Both the deep yellow of corn ready for harvest and the future potential of better prices because of an expansion of ethanol use hold promise as rich as the precious metal.
Moody County is one of the strongest producers of corn in the state based on bushels harvested. Last year, for example, the county’s farmers took out 24 million bushels of corn out of their fields as part of the state’s total of 800 million bushels. In the two previous years, the county’s harvest was 27.89 million bushels in 2016 and 24.45 million bushels in 2015.
Recently, President Trump vowed to cut through paperwork issues to make it so that E-15 ethanol blended fuel is available year-round instead of only October through May. Industry experts predict that if successfully implemented, E-15 expansion will mean a need for 2 billion more bushels of corn over the next few years.
It’s a given that South Dakota farmers will benefit because they won’t have to compete as much selling grain in foreign markets, and consumers who choose to use E-15 instead of the common E-10 will get pay up to 10 cents a gallon less at the pump for the higher blend.
Those are all very real and modern-day issues that hit farmers and the rest of us folks in our wallets.

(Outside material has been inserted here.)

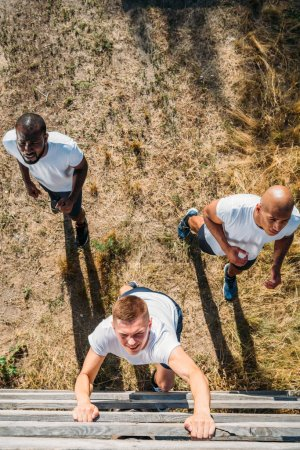 overhead view of multiethnic soldiers practicing in obstacle run on range
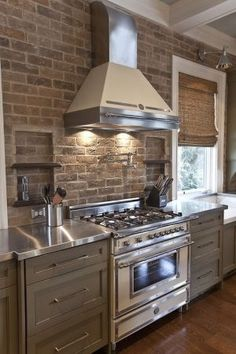 Warm and Rustic Kitchen - Stainless Steel Counter tops, exposed brick back splash, hood, bamboo window shades. by AislingH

But this week, it’s refreshing to imagine back to the days before modern combines with computers in a climate-controlled cab scooped up the harvest. Moody County gets its first shot at hosting the National Corn Husking Contest on Jim and Deb Redder’s farm this weekend. The Redders and their neighbors put on the old-fashioned show, in part, so that people don’t forget how farming uses to be and how physically draining harvest could be.
Farmers were machines, picking corn by hand an ear at a time, husking it and loading it in a corn crib to feed the livestock during the winter. Like a lot of things, we wouldn’t necessarily want to go backwards in technological advances, but we like the nostalgia and the history, too.
Corn production at one point was mostly for keeping cattle and hogs alive. Now, it both feeds a hungry world and puts ethanol-blended gas in your car, too.
The government keeps some pretty good records of crop yields over the years. Looking at a sampling from several different decades show how far production has jumped with modern farming practices.
In 1940, for example, Moody County farmers produced 1.66 million bushels of corn at an average of 18.9 bushels an acre. Fast forward to 1970, when the yields were 4.79 million bushels overall and 55 bushels an acre.
In 2000, the number kept climbing to 15.04 million bushels and 143.2 bushels an acre.
When those following the Gold Rush proclaimed, “There’s gold in them hill,” they had their eyes set on something west of us. They couldn’t have foreseen the production yields of the past few years and the expansion of ethanol that have occurred right before our eyes.
Sometimes, if we’re not farmers ourselves, we forget the importance of their yields and profits, their ability to feed the world and now fuel its engines. That’s despite soil-soaking rains and other conditions that put everything farmers do at risk.
Whether it’s the hand harvest of corn for a state and national competition or the full hoppers dumped from combines that are combing through county fields this fall, the golden kernels hold a substantial significance.